I don't know how newbie you are, so i'll explain as much as i can:
/etc/apt/sources.list is a root-only configuration file. So you'll need the root privileges in order to modify it.
On common distributions, you have to login as root on a terminal in order to edit it. To do this, open a terminal and type "su". This means "log me as root". Look at the manual ("man su") to now more.
On Ubuntu, they globalized a (smarter) system in order to have root privilege for a few time. Everything that needs root is managed by the "sudo" system which give normal users some privileges, depending on rules (you can look at the /etc/sudoers file to see these rules). As above, look at the manual ("man sudo") to now more. So in order to edit the apt sources file on Ubuntu, launch a shell and type "sudo nano /etc/apt/sources.list". Like that you say "launch the text editor 'nano' with the root privileges in order to edit the sources.list file". Of course you can change your editor with what you want: emacs, vim, gedit...
Another way to do all that (in an easier way) is to launch synaptic (which begins by asking you your password in order to have the root privileges) and to click on something like "Categories > Repositories" (sorry, my menu is in French, so i just translated it
). There you'll see the same informations than in the sources.list file but organized in a graphical interface. You can change them from here too.
Now, the apt repositories:
Doesn't matter which system you wanted to use in order to change your repositories, you'll find the same logic in each (of course, it's from the same file
So, the file is read line by line, one line is one repository.

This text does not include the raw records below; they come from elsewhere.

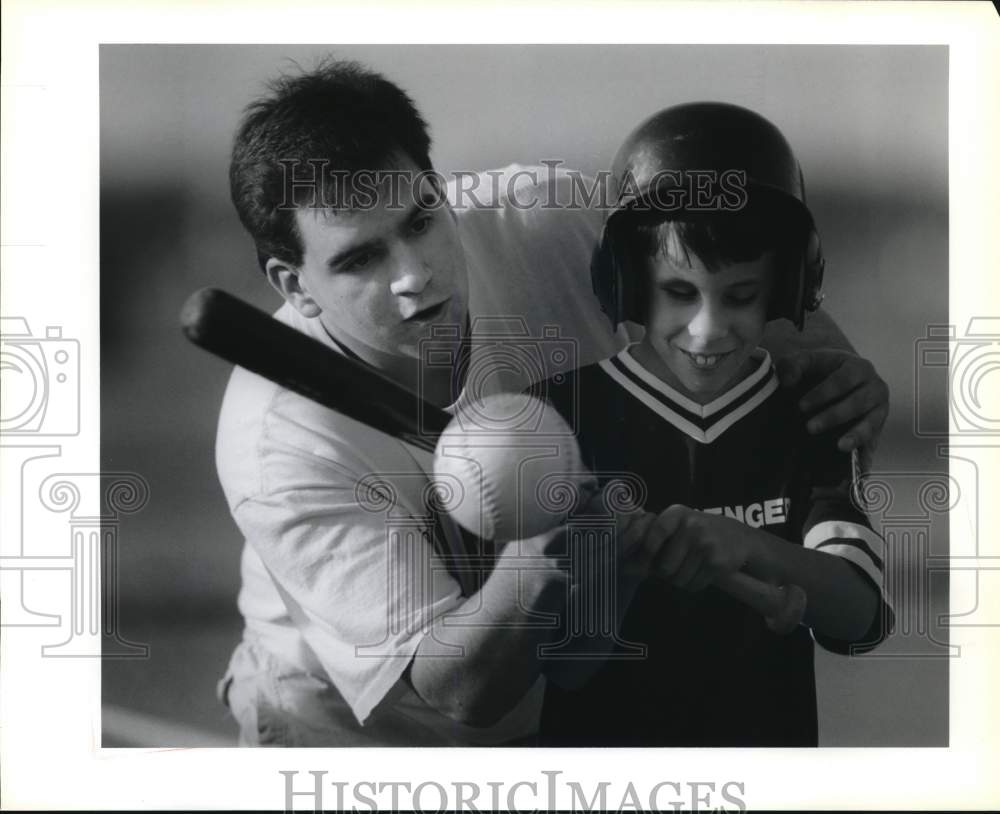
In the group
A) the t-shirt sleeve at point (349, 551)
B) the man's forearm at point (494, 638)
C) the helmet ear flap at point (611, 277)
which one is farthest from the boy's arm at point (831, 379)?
the t-shirt sleeve at point (349, 551)

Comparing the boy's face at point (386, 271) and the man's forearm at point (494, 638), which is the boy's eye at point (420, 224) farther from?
the man's forearm at point (494, 638)

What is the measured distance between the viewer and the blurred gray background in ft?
7.28

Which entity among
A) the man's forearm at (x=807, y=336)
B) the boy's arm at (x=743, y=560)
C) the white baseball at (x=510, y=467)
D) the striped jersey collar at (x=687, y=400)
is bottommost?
the boy's arm at (x=743, y=560)

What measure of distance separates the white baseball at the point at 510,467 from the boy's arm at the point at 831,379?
435mm

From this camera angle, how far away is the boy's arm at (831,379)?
2229mm

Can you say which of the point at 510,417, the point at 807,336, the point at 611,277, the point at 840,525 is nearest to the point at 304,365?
the point at 510,417

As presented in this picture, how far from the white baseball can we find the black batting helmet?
0.83ft

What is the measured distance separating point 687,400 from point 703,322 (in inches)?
5.9

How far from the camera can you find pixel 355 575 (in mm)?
2188

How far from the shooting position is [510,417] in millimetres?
2203

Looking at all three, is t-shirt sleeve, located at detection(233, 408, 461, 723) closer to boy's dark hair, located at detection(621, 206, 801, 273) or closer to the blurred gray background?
the blurred gray background

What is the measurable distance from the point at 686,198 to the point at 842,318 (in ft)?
1.26

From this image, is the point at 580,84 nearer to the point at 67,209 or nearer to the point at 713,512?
the point at 713,512

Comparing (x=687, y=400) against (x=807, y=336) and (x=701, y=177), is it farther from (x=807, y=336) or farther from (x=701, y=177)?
(x=701, y=177)
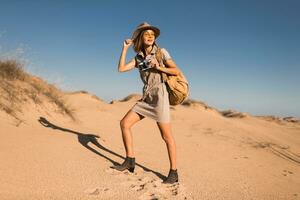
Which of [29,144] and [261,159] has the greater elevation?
[29,144]

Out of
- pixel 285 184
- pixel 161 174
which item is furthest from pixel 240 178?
pixel 161 174

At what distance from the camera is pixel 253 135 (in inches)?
360

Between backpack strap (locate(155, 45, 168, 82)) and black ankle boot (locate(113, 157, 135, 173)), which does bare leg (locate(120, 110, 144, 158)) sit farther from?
backpack strap (locate(155, 45, 168, 82))

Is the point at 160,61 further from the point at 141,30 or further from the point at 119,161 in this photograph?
the point at 119,161

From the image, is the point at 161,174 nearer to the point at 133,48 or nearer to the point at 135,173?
the point at 135,173

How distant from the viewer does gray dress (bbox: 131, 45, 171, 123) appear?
3.77 m

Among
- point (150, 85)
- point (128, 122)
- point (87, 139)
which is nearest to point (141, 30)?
point (150, 85)

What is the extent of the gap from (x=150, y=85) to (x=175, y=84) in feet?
0.94

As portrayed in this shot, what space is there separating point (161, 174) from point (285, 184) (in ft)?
5.57

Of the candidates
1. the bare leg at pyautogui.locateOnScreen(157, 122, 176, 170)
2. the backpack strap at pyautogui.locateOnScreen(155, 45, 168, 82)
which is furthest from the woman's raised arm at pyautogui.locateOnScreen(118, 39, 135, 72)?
the bare leg at pyautogui.locateOnScreen(157, 122, 176, 170)

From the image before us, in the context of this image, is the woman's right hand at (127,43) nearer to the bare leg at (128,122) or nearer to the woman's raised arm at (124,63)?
the woman's raised arm at (124,63)

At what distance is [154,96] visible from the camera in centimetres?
381

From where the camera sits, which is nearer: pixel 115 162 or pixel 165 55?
pixel 165 55

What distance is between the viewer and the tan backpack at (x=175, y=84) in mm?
3772
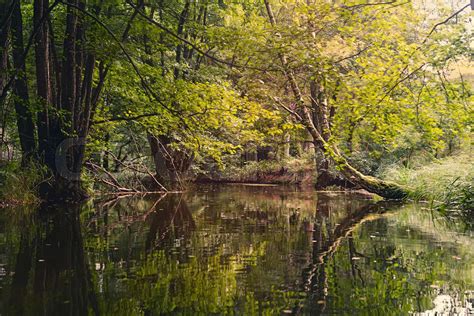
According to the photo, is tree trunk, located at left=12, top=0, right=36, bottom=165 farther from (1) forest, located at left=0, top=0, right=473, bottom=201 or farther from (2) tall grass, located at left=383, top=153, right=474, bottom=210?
(2) tall grass, located at left=383, top=153, right=474, bottom=210

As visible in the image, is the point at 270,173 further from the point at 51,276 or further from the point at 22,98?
the point at 51,276

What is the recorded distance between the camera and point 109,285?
3994 mm

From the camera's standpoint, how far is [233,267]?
4742 mm

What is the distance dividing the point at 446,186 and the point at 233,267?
8836 mm

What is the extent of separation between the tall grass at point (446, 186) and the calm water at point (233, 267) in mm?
2702

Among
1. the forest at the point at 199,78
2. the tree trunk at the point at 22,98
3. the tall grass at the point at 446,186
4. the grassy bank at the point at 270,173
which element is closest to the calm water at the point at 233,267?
the forest at the point at 199,78

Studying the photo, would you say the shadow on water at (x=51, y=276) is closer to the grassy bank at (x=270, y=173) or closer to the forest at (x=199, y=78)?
the forest at (x=199, y=78)

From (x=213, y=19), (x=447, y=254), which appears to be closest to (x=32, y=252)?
(x=447, y=254)

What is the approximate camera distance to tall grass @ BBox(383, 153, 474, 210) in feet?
35.8

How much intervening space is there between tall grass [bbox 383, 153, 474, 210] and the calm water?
2702mm

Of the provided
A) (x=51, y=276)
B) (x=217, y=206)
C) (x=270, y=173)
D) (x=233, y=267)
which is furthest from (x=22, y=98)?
(x=270, y=173)

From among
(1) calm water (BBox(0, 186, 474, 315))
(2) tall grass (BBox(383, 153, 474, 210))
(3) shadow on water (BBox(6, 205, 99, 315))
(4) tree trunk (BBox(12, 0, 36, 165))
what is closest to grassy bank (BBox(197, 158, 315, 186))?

When there is a '#', it's a comment.
- 'deb' or 'deb-src' means that it's a repository for debian packages or source packages (it's quite obvious, isn't it ?
- the URL, is the URL to the root directory of the repository on the server, nothing less, nothing more... you can browse them if you want
- then there is an id for your distribution. It could be stable, testing, unstable, experimental or even woody, sarge, etch etc... You'are in testing in your case.

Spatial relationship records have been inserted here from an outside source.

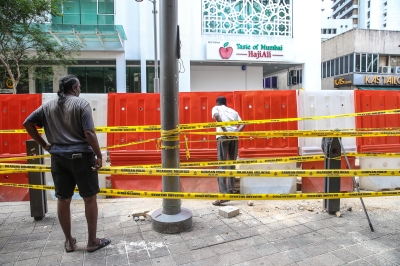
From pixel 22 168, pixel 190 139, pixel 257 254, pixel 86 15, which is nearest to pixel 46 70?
pixel 86 15

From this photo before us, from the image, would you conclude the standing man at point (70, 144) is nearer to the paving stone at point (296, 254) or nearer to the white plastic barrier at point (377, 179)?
the paving stone at point (296, 254)

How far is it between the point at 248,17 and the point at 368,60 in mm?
17951

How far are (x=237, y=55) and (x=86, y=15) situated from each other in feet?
31.8

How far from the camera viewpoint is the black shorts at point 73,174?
303cm

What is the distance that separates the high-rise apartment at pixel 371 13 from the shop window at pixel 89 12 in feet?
195

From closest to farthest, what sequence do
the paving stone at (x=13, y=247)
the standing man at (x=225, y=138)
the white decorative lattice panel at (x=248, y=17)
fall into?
the paving stone at (x=13, y=247)
the standing man at (x=225, y=138)
the white decorative lattice panel at (x=248, y=17)

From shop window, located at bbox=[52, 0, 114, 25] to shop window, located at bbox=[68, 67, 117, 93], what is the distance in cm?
301

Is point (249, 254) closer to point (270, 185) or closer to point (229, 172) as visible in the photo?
point (229, 172)

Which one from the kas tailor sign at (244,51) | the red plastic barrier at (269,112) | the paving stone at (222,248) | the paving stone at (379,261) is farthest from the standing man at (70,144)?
the kas tailor sign at (244,51)

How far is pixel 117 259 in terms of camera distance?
3.07 metres

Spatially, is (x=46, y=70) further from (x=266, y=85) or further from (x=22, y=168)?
(x=266, y=85)

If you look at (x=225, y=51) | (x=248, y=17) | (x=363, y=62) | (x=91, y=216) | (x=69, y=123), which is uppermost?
(x=248, y=17)

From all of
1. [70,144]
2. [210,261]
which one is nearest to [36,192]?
[70,144]

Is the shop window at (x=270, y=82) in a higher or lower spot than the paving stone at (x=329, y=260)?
higher
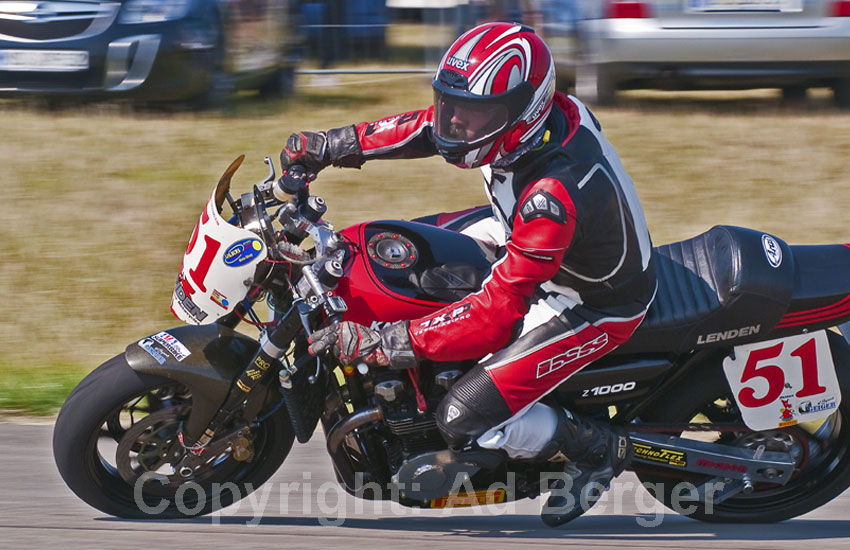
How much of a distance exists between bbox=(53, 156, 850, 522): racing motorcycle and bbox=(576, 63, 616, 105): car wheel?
519 cm

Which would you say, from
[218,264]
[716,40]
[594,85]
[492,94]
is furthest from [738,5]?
[218,264]

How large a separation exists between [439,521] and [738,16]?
569 cm

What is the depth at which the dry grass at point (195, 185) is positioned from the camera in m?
6.43

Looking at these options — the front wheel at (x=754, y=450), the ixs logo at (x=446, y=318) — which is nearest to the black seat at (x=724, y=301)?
the front wheel at (x=754, y=450)

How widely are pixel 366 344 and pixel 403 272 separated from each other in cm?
31

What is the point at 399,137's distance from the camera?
13.3 ft

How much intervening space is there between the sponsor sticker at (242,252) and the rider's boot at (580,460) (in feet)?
3.75

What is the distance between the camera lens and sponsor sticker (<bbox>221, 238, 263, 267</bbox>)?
3.58m

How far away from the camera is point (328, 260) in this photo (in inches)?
141

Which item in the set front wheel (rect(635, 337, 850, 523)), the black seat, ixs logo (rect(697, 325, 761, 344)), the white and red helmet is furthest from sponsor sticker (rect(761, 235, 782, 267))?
the white and red helmet

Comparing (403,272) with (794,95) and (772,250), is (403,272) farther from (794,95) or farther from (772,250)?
(794,95)

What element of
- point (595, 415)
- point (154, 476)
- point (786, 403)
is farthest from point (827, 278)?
point (154, 476)

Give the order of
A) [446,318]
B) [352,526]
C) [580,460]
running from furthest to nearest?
[352,526] < [580,460] < [446,318]

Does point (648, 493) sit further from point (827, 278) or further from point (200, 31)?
point (200, 31)
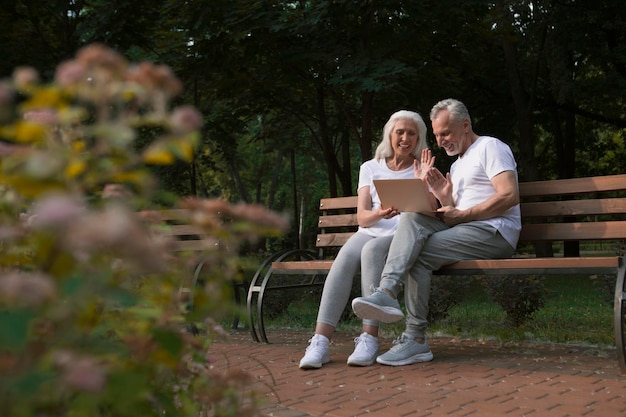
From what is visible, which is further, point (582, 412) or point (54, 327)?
point (582, 412)

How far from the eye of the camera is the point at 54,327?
1.46m

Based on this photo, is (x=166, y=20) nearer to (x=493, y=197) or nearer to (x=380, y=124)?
(x=380, y=124)

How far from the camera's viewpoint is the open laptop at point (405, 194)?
209 inches

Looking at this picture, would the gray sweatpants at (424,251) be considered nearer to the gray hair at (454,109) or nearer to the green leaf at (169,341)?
Answer: the gray hair at (454,109)

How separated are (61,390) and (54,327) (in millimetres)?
300

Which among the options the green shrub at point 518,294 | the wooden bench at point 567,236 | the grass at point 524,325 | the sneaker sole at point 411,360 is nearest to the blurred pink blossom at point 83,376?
the wooden bench at point 567,236

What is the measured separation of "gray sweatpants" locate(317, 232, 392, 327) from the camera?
542cm

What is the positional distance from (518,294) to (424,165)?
2.29 meters

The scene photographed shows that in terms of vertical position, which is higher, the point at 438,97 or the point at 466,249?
the point at 438,97

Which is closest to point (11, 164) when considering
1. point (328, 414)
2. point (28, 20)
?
point (328, 414)

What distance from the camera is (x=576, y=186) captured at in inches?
220

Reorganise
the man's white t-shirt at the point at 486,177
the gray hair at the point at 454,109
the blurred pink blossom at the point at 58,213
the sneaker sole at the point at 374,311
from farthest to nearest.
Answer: the gray hair at the point at 454,109 < the man's white t-shirt at the point at 486,177 < the sneaker sole at the point at 374,311 < the blurred pink blossom at the point at 58,213

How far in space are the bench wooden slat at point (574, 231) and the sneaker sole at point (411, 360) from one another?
1.14 metres

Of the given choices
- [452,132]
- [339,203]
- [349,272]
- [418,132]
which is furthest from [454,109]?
[339,203]
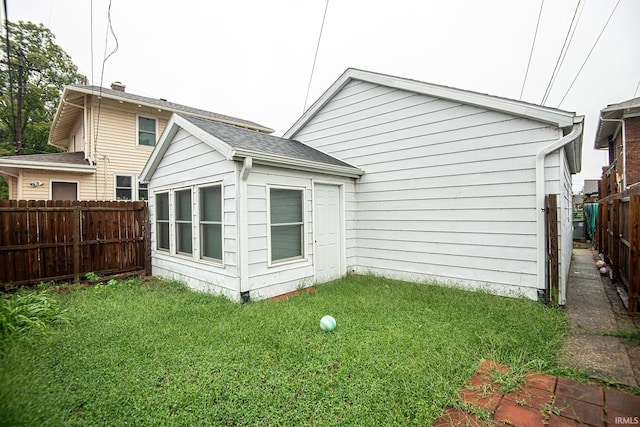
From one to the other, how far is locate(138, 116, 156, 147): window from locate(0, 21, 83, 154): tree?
12.4m

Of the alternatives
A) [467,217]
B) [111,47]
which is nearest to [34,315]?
[111,47]

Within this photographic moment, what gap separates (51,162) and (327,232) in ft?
33.3

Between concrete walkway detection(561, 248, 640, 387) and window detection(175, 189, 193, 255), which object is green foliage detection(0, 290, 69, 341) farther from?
concrete walkway detection(561, 248, 640, 387)

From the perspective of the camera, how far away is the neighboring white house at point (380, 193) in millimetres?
4656

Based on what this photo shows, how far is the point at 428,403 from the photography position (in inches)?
86.8

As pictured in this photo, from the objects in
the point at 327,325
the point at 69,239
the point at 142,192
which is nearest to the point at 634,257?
the point at 327,325

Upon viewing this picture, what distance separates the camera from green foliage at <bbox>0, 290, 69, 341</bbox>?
3.45 m

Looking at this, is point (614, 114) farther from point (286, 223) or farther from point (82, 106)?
point (82, 106)

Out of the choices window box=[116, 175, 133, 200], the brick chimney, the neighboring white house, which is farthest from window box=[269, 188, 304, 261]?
the brick chimney

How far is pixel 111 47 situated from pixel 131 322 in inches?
187

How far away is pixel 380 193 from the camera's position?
655 centimetres

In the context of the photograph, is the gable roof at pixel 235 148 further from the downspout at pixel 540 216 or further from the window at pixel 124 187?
the window at pixel 124 187

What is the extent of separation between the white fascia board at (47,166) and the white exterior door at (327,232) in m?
9.59

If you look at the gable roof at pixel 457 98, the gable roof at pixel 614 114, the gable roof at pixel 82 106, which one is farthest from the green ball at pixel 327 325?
the gable roof at pixel 614 114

- and at last there is a list of which tree you want to subscribe, by default it's 'main' and in option it can be 'contrib' and/or 'non-free'. Few packages are tolerated in these extra directories, like the nvidia drivers (even if it's not still really easy to install...) or few java stuff. In general these packages aren't under the GPL license and/or aren't completely opened.
So it brings to what you need to do, just change the last line into:
And it should work fine! If not, comment it and wait few days (hours?)... it's because the server isn't sync yet.
All this stuff is because while sarge wasn't released as 'stable', they had to 'backport' the security repository, but now everything is back to normal (the security packages shouldn't be in the testing repository, it's absurd
For the 'contrib non-free' part... If you're a desktop user, i encourage you to use them... Debian is already unfriendly enough
But BTW i love Debian and i don't expect to change from it (and, yes, i've tried Ubuntu...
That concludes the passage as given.